IFIBYNE   05513
INSTITUTO DE FISIOLOGIA, BIOLOGIA MOLECULAR Y NEUROCIENCIAS
Unidad Ejecutora - UE
congresos y reuniones científicas
Título:
Putative role of Steroid Receptors on the modulation of PolII transcription elongation
Autor/es:
BERTUCCI, PAOLA; BALLARE, CECILIA; ALLO, MARIANO; ROCHA VIEGAS, LUCIANA; KORNBLIHTT, ALBERTO; BEATO, MIGUEL; VICENT, GUILLERMO; PECCI, ADALI
Lugar:
Iguazú
Reunión:
Simposio; Gene Expression and RNA Processing; 2011
Resumen:
It was assumed that Steroid Receptors (SRs) regulate gene expression by binding to specific Hormone Responsive Elements (HREs) located at promoters regions of target genes. Upon DNA interaction, SRs modulate pre-initiation complex formation through the recruitment of Histone covalent modifiers and ATP-dependent chromatin remodelers (ATPcr). However, genome wide analyses showed that most HREs are located far from promoters, even in intragenic regions.
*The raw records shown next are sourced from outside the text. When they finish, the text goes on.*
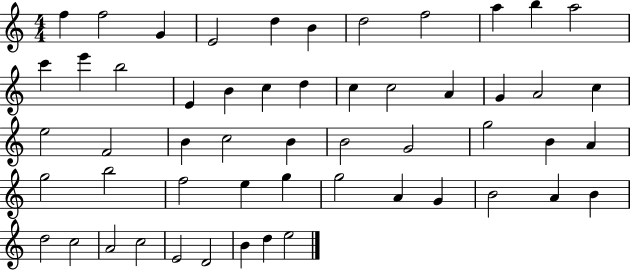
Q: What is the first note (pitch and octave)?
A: F5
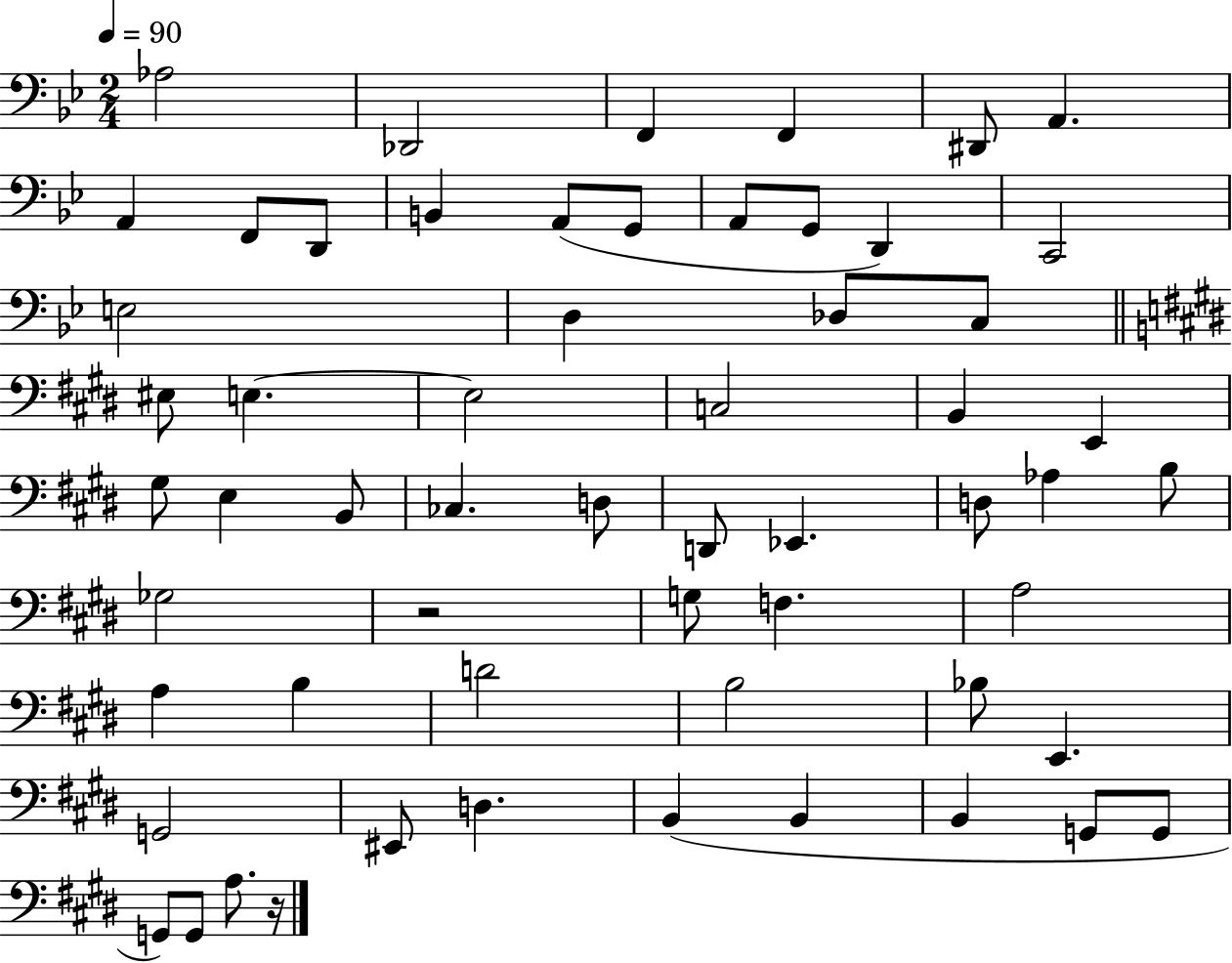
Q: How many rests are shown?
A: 2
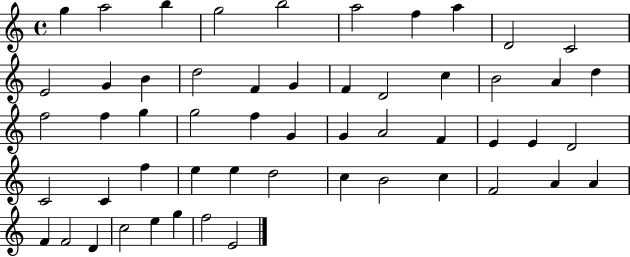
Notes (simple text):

G5/q A5/h B5/q G5/h B5/h A5/h F5/q A5/q D4/h C4/h E4/h G4/q B4/q D5/h F4/q G4/q F4/q D4/h C5/q B4/h A4/q D5/q F5/h F5/q G5/q G5/h F5/q G4/q G4/q A4/h F4/q E4/q E4/q D4/h C4/h C4/q F5/q E5/q E5/q D5/h C5/q B4/h C5/q F4/h A4/q A4/q F4/q F4/h D4/q C5/h E5/q G5/q F5/h E4/h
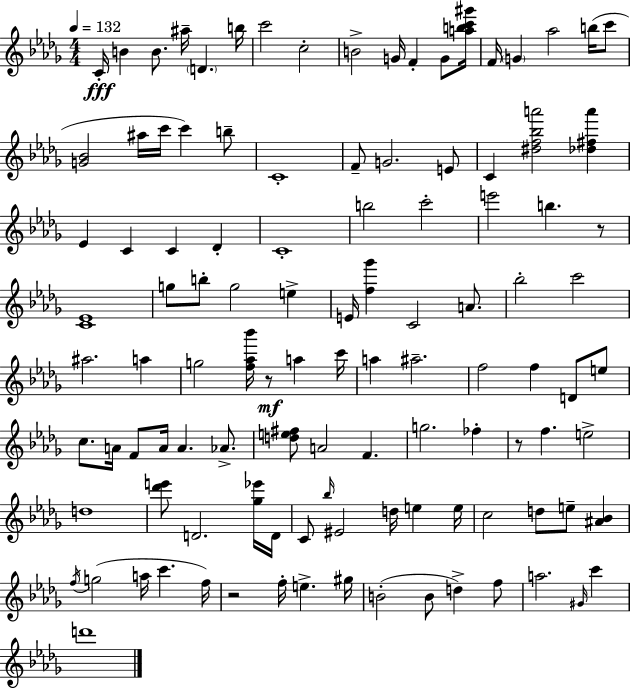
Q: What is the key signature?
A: BES minor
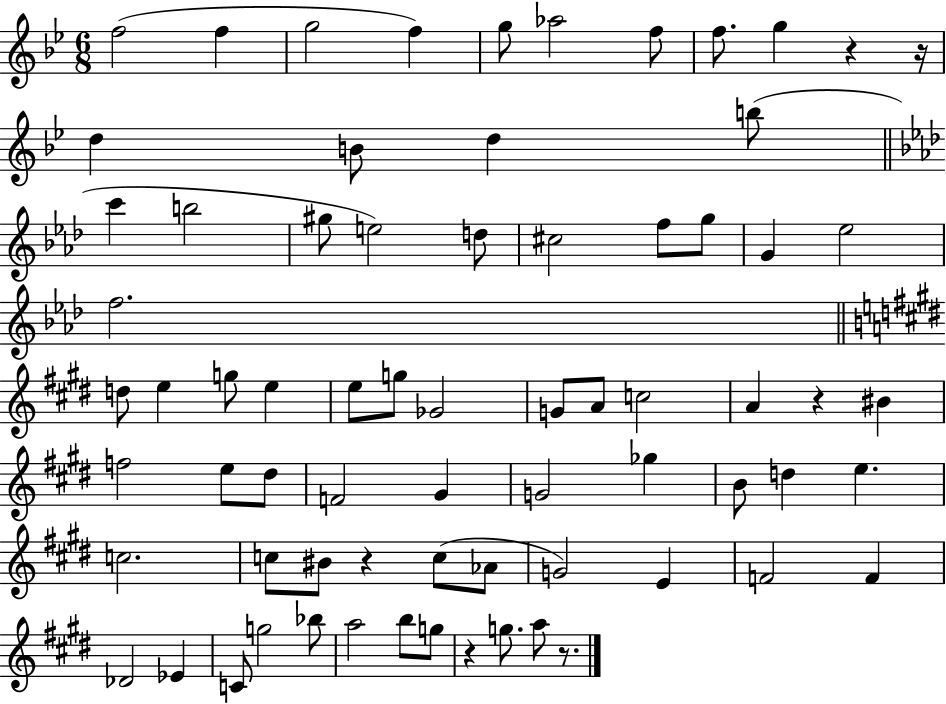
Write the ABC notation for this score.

X:1
T:Untitled
M:6/8
L:1/4
K:Bb
f2 f g2 f g/2 _a2 f/2 f/2 g z z/4 d B/2 d b/2 c' b2 ^g/2 e2 d/2 ^c2 f/2 g/2 G _e2 f2 d/2 e g/2 e e/2 g/2 _G2 G/2 A/2 c2 A z ^B f2 e/2 ^d/2 F2 ^G G2 _g B/2 d e c2 c/2 ^B/2 z c/2 _A/2 G2 E F2 F _D2 _E C/2 g2 _b/2 a2 b/2 g/2 z g/2 a/2 z/2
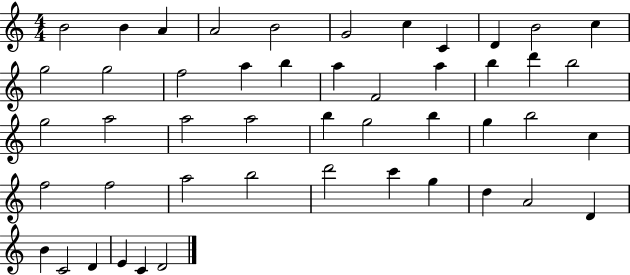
{
  \clef treble
  \numericTimeSignature
  \time 4/4
  \key c \major
  b'2 b'4 a'4 | a'2 b'2 | g'2 c''4 c'4 | d'4 b'2 c''4 | \break g''2 g''2 | f''2 a''4 b''4 | a''4 f'2 a''4 | b''4 d'''4 b''2 | \break g''2 a''2 | a''2 a''2 | b''4 g''2 b''4 | g''4 b''2 c''4 | \break f''2 f''2 | a''2 b''2 | d'''2 c'''4 g''4 | d''4 a'2 d'4 | \break b'4 c'2 d'4 | e'4 c'4 d'2 | \bar "|."
}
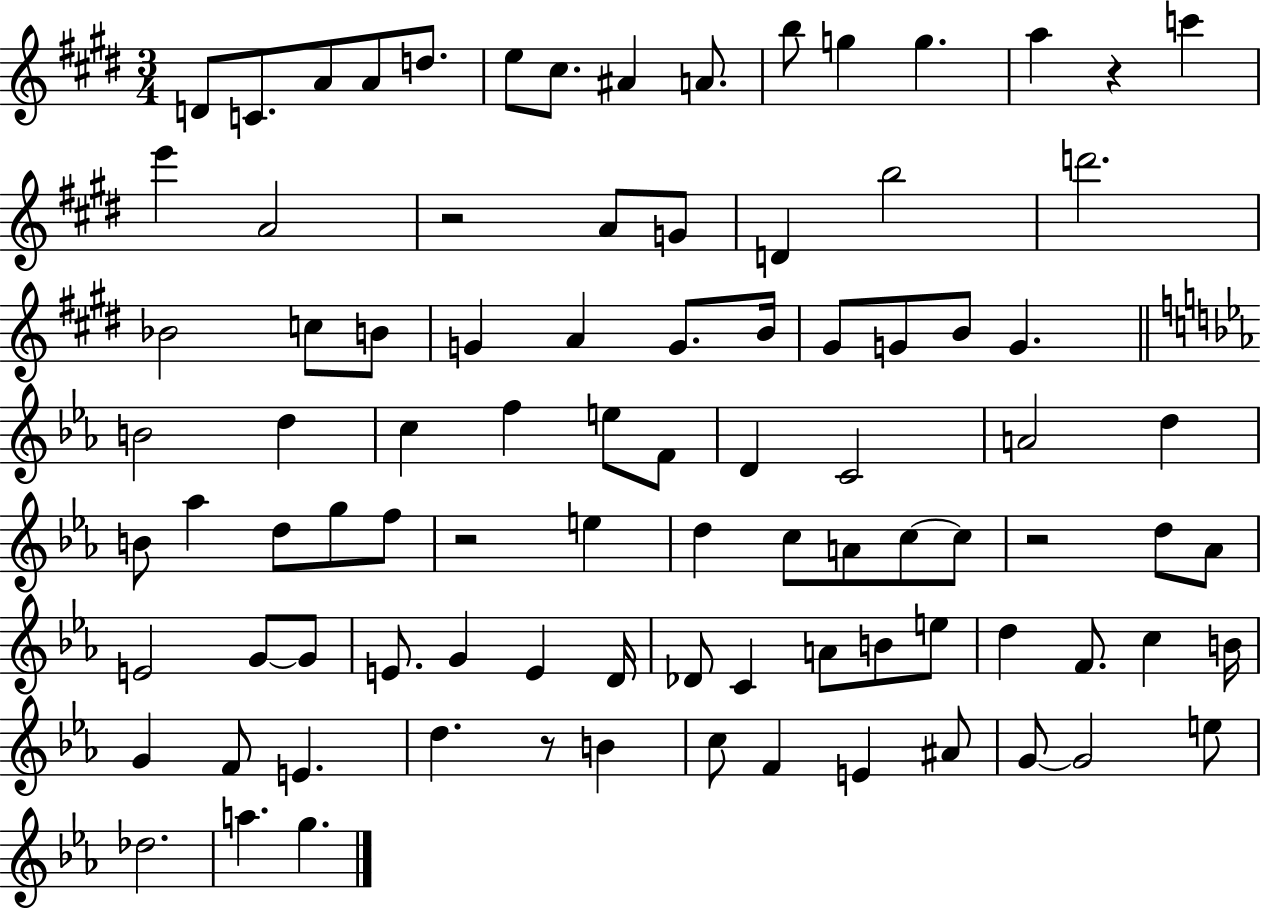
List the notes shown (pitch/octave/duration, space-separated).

D4/e C4/e. A4/e A4/e D5/e. E5/e C#5/e. A#4/q A4/e. B5/e G5/q G5/q. A5/q R/q C6/q E6/q A4/h R/h A4/e G4/e D4/q B5/h D6/h. Bb4/h C5/e B4/e G4/q A4/q G4/e. B4/s G#4/e G4/e B4/e G4/q. B4/h D5/q C5/q F5/q E5/e F4/e D4/q C4/h A4/h D5/q B4/e Ab5/q D5/e G5/e F5/e R/h E5/q D5/q C5/e A4/e C5/e C5/e R/h D5/e Ab4/e E4/h G4/e G4/e E4/e. G4/q E4/q D4/s Db4/e C4/q A4/e B4/e E5/e D5/q F4/e. C5/q B4/s G4/q F4/e E4/q. D5/q. R/e B4/q C5/e F4/q E4/q A#4/e G4/e G4/h E5/e Db5/h. A5/q. G5/q.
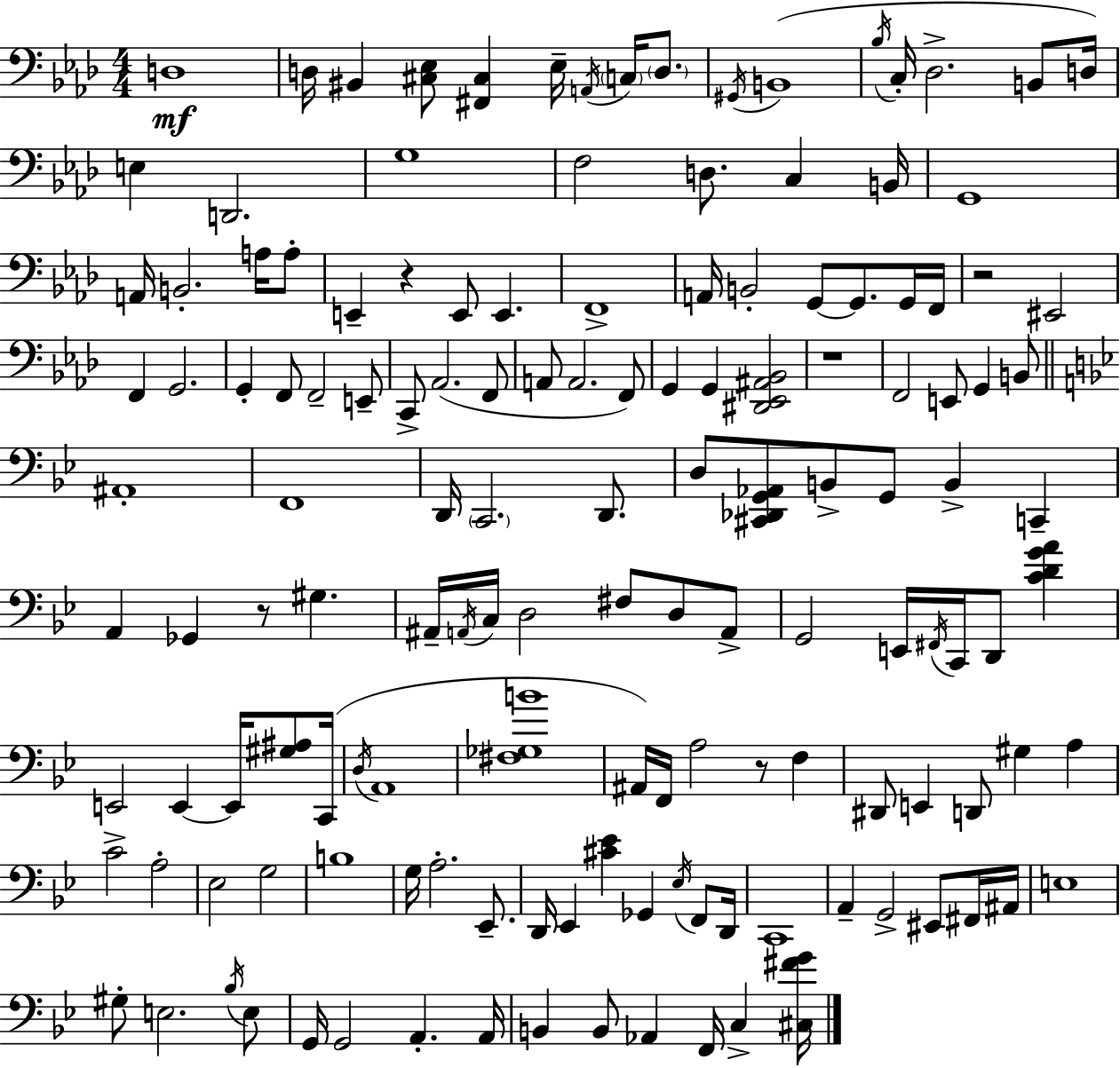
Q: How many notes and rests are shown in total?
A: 143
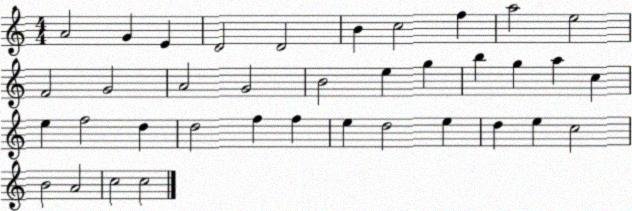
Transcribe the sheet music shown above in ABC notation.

X:1
T:Untitled
M:4/4
L:1/4
K:C
A2 G E D2 D2 B c2 f a2 e2 F2 G2 A2 G2 B2 e g b g a c e f2 d d2 f f e d2 e d e c2 B2 A2 c2 c2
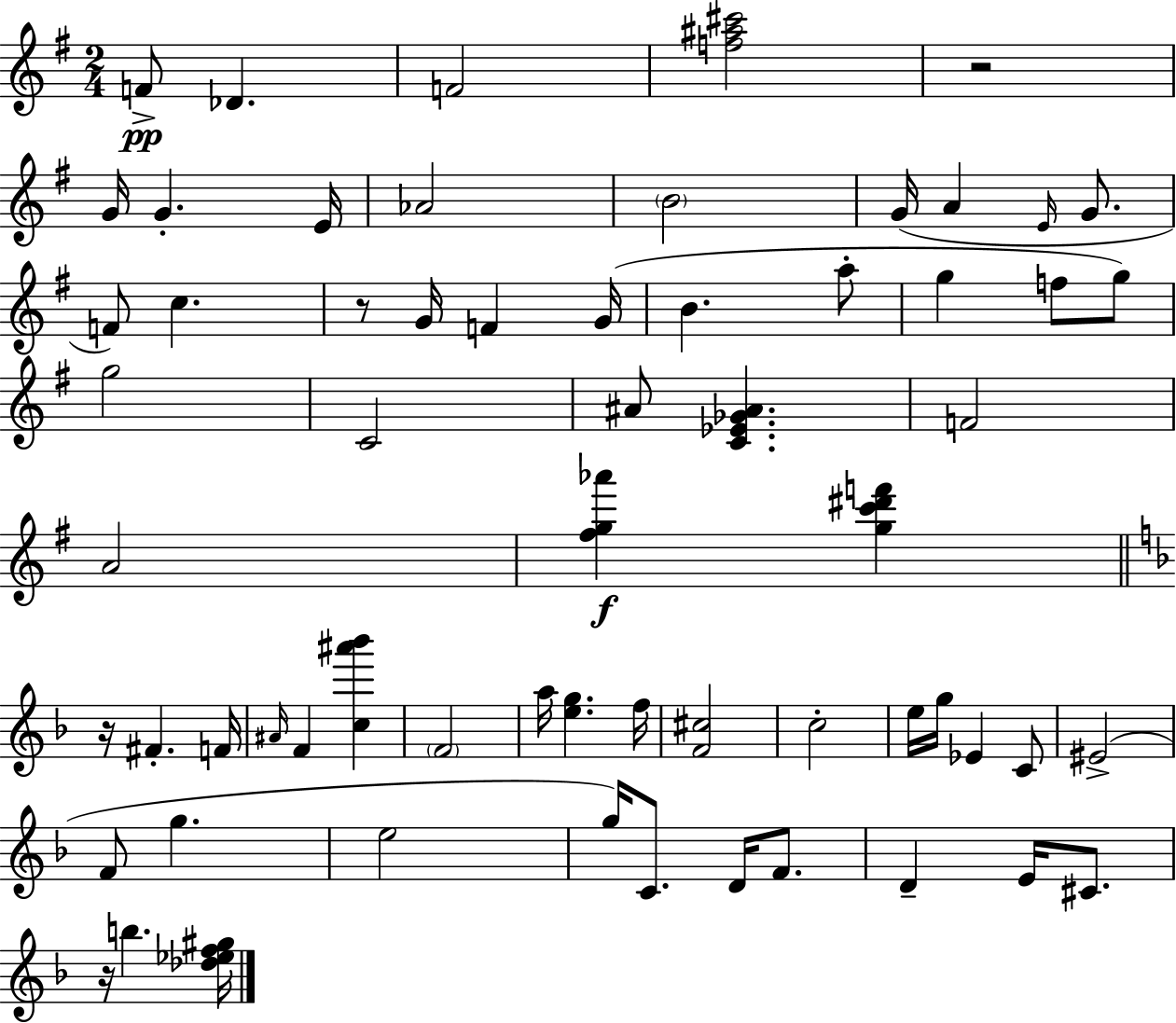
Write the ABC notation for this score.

X:1
T:Untitled
M:2/4
L:1/4
K:G
F/2 _D F2 [f^a^c']2 z2 G/4 G E/4 _A2 B2 G/4 A E/4 G/2 F/2 c z/2 G/4 F G/4 B a/2 g f/2 g/2 g2 C2 ^A/2 [C_E_G^A] F2 A2 [^fg_a'] [gc'^d'f'] z/4 ^F F/4 ^A/4 F [c^a'_b'] F2 a/4 [eg] f/4 [F^c]2 c2 e/4 g/4 _E C/2 ^E2 F/2 g e2 g/4 C/2 D/4 F/2 D E/4 ^C/2 z/4 b [_d_ef^g]/4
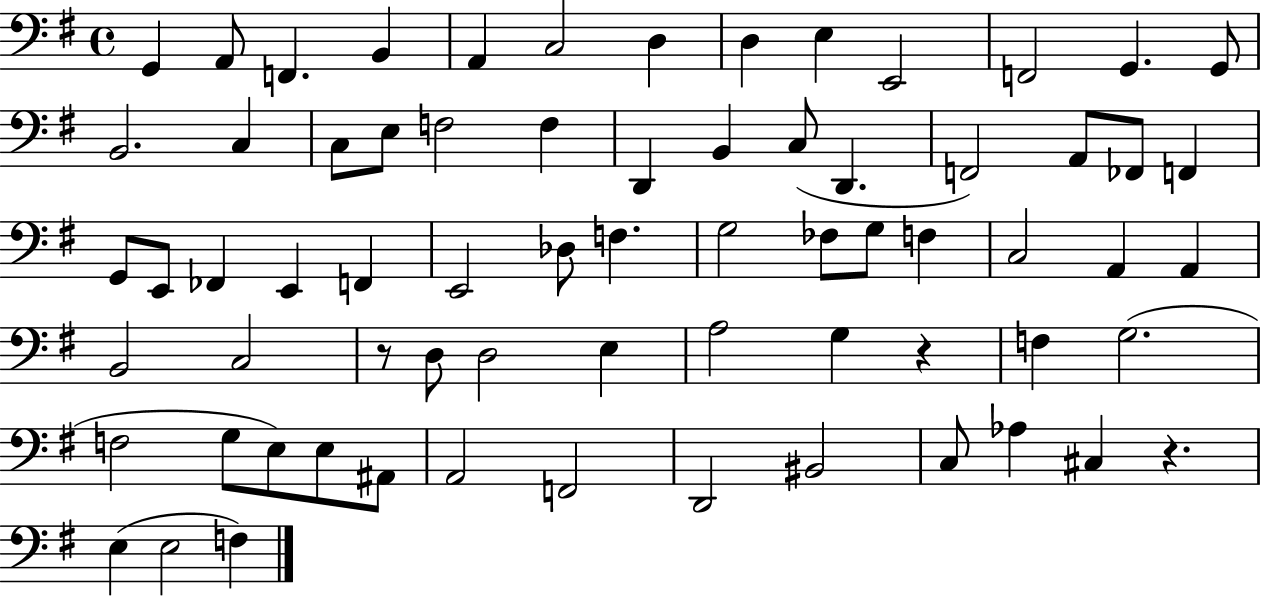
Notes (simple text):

G2/q A2/e F2/q. B2/q A2/q C3/h D3/q D3/q E3/q E2/h F2/h G2/q. G2/e B2/h. C3/q C3/e E3/e F3/h F3/q D2/q B2/q C3/e D2/q. F2/h A2/e FES2/e F2/q G2/e E2/e FES2/q E2/q F2/q E2/h Db3/e F3/q. G3/h FES3/e G3/e F3/q C3/h A2/q A2/q B2/h C3/h R/e D3/e D3/h E3/q A3/h G3/q R/q F3/q G3/h. F3/h G3/e E3/e E3/e A#2/e A2/h F2/h D2/h BIS2/h C3/e Ab3/q C#3/q R/q. E3/q E3/h F3/q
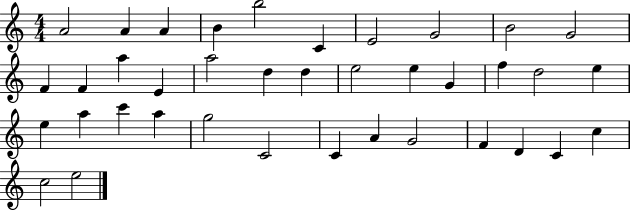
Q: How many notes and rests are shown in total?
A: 38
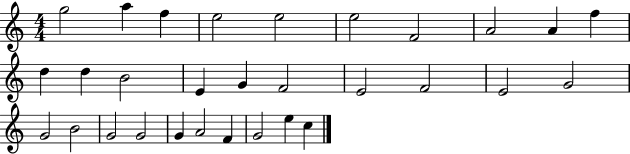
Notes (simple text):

G5/h A5/q F5/q E5/h E5/h E5/h F4/h A4/h A4/q F5/q D5/q D5/q B4/h E4/q G4/q F4/h E4/h F4/h E4/h G4/h G4/h B4/h G4/h G4/h G4/q A4/h F4/q G4/h E5/q C5/q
Additionally, ATPcr and Histone acetyltransferases, i.e GCN5 and PCAF, were found favoring PolII elongation by nucleosome displacement/disassembly or by histones acetylation. R5020, a synthetic progestin, specifically activates the Progesterone Receptor (PR) and prevents human breast epithelial tumor cells T47D from apoptosis, by enhancing the antiapoptotic isoform of human bcl-x (hbcl-x). Our aim is to characterize HREs sequences present on hbcl-x, located at 3, 45 and 60kb from the promoter, at intronic and intergenic regions. We found that kinetic of PR recruitment to these HREs is different among sites. Moreover, the closer to the 3’ of the gene they are located the higher levels of PR binding they present. PR binding pattern directly correlates with CBP and GCN5 recruitment and the concomitant to the loss of histones H2A, H3 and H4 in these HREs. Upon hormone addition, an increase in the PolII occupancy to the 3’ of the gene was observed, suggesting a hormone effect on PolII elongation efficiency. This hypothesis is supported by Proximal/Distal transcription analysis. Together, our results suggest a novel function for SRs affecting the regulation of the PolII elongation process.